Influenced by Kraftwerk and David Bowie, the shiny synth classic "Cars" by Gary Numan sounded like the future in 1979. 

And in 2019 it still sounds like it could have been released last year.

Tuesday, May 14, 2019

#7. One-hit Wonders: "In the Meantime" - Spacehog (1996)

It's not hard to see the Bowie and Queen influences on the glam-grunge anthem "In the Meantime" by Spacehog. 

And what an amazing intro! The instantly likable tune opens with an engaging sixty second instrumental intro, complete with synths, simple bass line and falsetto tones from frontman Royston Langdon. Easily among my favourite top 20 intros of all-time. 

The chorus is memorable, and the track concludes with a nice piano solo. I'll always remember cranking it from the company van during my map sales gig Vancouver in spring 1996. 

Although the music gets a bit repetitive, "In the Meantime" nonetheless remains a powerful and iconic mid-90s track that left me begging for a follow-up that never happened. 

Monday, May 13, 2019

#8. One-hit Wonders: "Your Woman" - White Town (1997)

If you prefer your bass lines on the fat side then you'll love "Your Woman" by White Town.

The tune sounds simultaneously retro and futuristic. A vocal sample from the 1930s along with the black and white video are fused with a hip hop beat and electro. 

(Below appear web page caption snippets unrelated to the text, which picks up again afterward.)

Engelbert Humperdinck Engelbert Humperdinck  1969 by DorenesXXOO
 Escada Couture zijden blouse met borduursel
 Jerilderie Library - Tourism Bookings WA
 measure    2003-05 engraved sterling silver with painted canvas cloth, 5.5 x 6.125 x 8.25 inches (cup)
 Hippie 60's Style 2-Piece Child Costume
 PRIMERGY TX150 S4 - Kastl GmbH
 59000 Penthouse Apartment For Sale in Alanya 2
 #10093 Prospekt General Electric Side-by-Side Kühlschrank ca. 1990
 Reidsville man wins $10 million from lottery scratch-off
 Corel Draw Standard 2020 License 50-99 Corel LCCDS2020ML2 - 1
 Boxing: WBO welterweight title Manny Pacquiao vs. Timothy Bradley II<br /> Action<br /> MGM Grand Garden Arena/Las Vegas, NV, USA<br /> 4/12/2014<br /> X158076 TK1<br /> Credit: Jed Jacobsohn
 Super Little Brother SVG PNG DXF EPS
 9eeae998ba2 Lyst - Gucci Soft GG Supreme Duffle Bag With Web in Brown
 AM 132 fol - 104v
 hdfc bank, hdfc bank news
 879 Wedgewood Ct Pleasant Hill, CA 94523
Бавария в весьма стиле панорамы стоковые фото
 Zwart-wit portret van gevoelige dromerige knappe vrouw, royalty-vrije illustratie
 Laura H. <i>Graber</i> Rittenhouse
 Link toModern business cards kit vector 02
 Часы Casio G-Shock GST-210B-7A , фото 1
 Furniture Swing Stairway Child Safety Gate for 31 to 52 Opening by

The song instantly brings me back to JJ's in Halifax while the song itself could be a prototype of the Gorillaz sound a few years later. 

While only peaking at #23 in the US, the single reached #1 in the UK and #4 in Canada.

Sunday, May 12, 2019

#9. One-hit Wonders: "Magic" - Pilot (1975)

Scottish pop rock band Pilot churned out the instantly catchy and melodic single "Magic" that peaked at #16 in Canada back in 1975. 

The "oh-oh-oh" vocal hook adds some extra shine to this snappy and giddy tune.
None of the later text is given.